— Provided information —
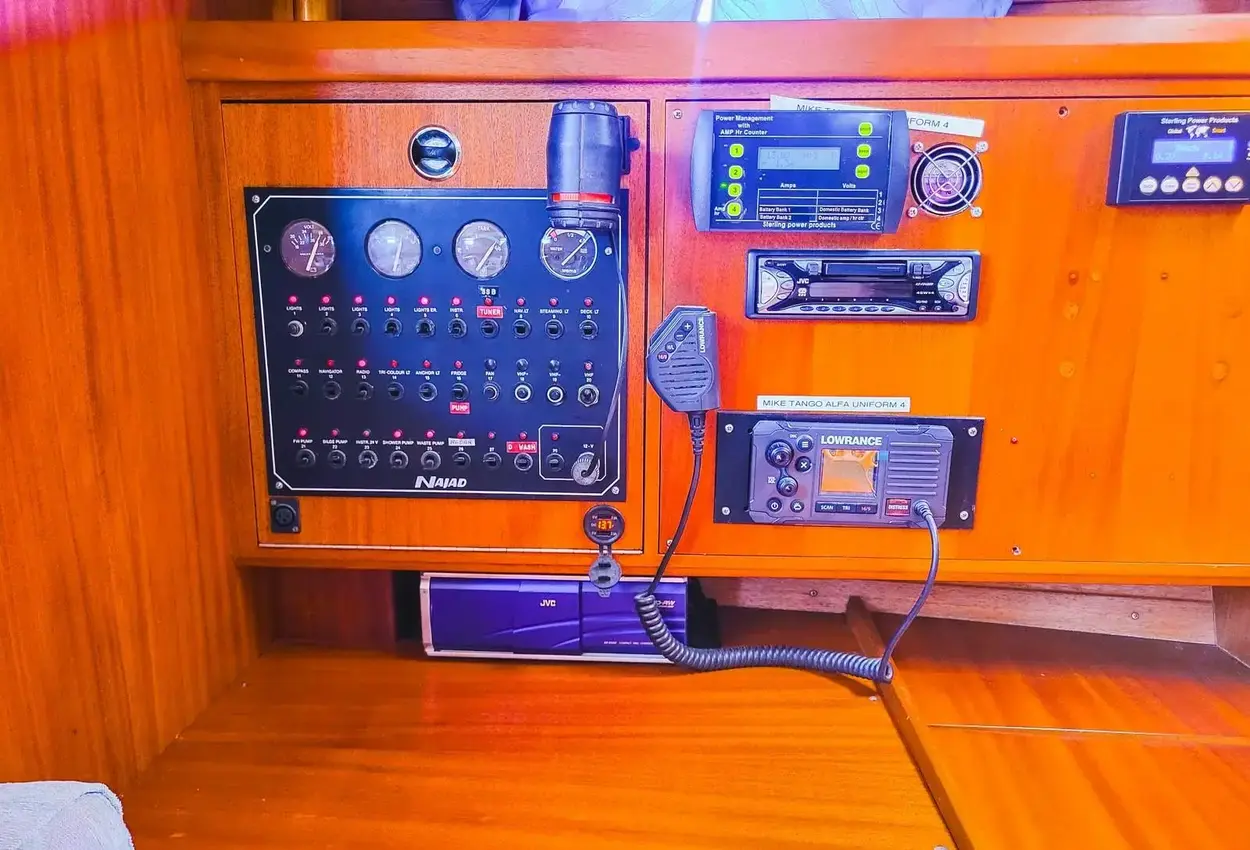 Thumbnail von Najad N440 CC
* * *
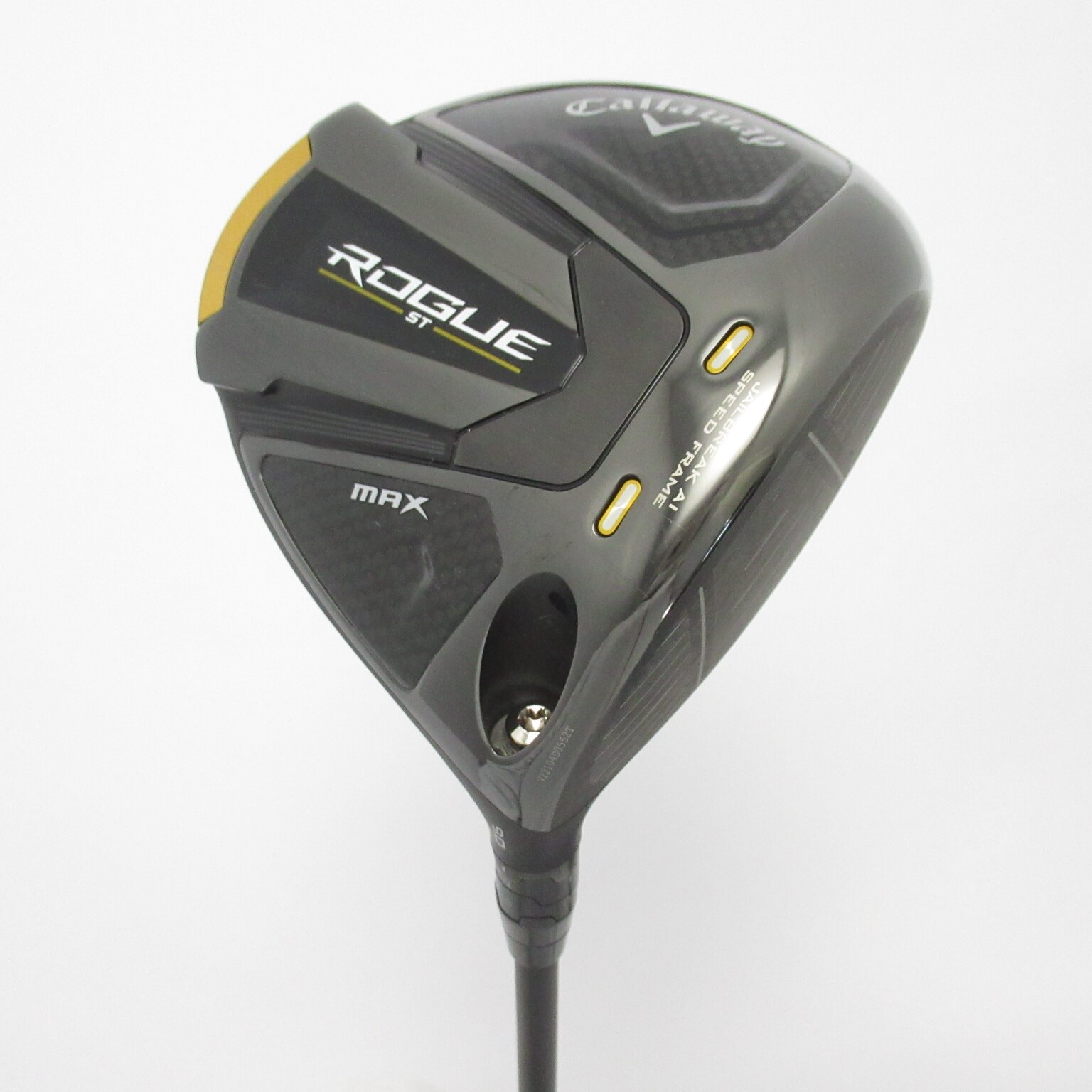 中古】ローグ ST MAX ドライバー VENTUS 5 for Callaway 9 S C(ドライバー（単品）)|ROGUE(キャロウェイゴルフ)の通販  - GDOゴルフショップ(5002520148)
* * *
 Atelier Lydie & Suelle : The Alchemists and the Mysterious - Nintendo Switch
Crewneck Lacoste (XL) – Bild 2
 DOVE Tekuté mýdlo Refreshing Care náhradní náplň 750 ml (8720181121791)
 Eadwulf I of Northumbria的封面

— What to produce —
Collect each line from the listing above that contains the word "Refreshing".

— Response box —
 DOVE Tekuté mýdlo Refreshing Care náhradní náplň 750 ml (8720181121791)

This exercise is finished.